Słaba montaż choroby
Zawartość
Objawy ustępują, kiedy na nieco dłużej opuszczacie dom lub biuro?
To może być Syndrom Chorego Budynku, czyli zespół dolegliwości związanych z wnętrzem, w którym spędzamy znaczną część życia. Czy budynek, w którym przebywamy każdego dnia, może wpływać na nasze zdrowie i samopoczucie?
Tak i to naprawdę mocno. Choroby nękające mieszkańców zawilgoconych suteren łączono z warunkami bytowymi już dawno. Udowodnienie związku pomiędzy chorobą konkretnego człowieka i miejscem jego zamieszkania nie było jednak łatwe — na jego stan mogły przecież wpływać różne czynniki.
W drugiej połowie ubiegłego wieku dowiedzenie postawionej na początku tezy stało się słaba montaż choroby. W oddawanych wtedy do użytku biurowcach, wznoszonych z materiałów, które z czasem okazywały się szkodliwe, w dodatku z ograniczoną wentylacją, zatrudnieni tam ludzie masowo zapadali na podobne lub takie same dolegliwości.

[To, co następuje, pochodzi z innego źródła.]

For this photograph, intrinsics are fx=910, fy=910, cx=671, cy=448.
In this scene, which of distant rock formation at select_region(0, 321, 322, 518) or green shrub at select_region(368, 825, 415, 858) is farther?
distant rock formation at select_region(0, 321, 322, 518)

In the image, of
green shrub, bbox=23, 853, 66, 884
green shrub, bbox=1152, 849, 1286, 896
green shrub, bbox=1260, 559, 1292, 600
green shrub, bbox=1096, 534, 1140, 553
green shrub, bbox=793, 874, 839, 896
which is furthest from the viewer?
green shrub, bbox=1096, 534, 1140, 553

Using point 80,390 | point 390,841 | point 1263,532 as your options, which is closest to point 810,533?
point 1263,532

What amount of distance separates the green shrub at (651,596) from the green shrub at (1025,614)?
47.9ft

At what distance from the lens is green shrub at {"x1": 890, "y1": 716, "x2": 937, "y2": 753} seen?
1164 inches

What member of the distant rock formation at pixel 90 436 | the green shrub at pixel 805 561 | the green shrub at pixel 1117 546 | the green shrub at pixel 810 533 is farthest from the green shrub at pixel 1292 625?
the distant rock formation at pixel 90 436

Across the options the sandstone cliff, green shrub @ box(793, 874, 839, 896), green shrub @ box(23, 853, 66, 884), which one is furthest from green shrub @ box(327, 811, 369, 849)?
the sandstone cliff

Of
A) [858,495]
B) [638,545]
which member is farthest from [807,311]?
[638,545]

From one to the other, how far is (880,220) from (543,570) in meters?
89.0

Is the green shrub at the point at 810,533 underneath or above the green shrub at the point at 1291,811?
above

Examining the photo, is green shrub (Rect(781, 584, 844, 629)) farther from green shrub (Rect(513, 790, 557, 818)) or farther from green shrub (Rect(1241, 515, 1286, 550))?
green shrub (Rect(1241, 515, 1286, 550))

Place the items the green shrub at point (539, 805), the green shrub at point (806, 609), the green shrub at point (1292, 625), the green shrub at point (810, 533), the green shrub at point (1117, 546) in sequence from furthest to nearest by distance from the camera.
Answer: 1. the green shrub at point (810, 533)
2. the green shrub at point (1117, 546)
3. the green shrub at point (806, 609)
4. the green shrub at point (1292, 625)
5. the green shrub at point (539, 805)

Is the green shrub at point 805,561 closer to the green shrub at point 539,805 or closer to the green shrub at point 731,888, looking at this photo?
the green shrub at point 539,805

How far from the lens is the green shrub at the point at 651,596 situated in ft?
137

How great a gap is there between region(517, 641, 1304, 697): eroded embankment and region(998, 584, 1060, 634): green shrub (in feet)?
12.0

Które mijały, gdy nie musieli przychodzić do pracy. Szukanie źródła ich bolączek w budynku, będącym elementem łączącym wszystkich chorych, było oczywiste.
W okresie jesienno-zimowym media kierują naszą uwagę na zagrożenia czyhające na zewnątrz — wystarczy na chwilę włączyć telewizor, aby zobaczyć nieszczęśników atakowanych przez deszcz i chłód, którzy słaba montaż choroby zaczynają kasłać i smarkać. Ale nie dajmy się zwieść — w budynkach wcale nie musi być bezpieczniej — przynajmniej nie we wszystkich.
Problem dotyczy nie tylko biurowców, choć tam najłatwiej go zauważyć.
Domy jednorodzinne również mogą szkodzić swoim mieszkańcom — gdy są zagrzybione, albo zbyt szczelne po wymianie okien na nowe, przy zatkanych kratkach wentylacyjnych, bo "ciągnie" zimno Janusz Werner.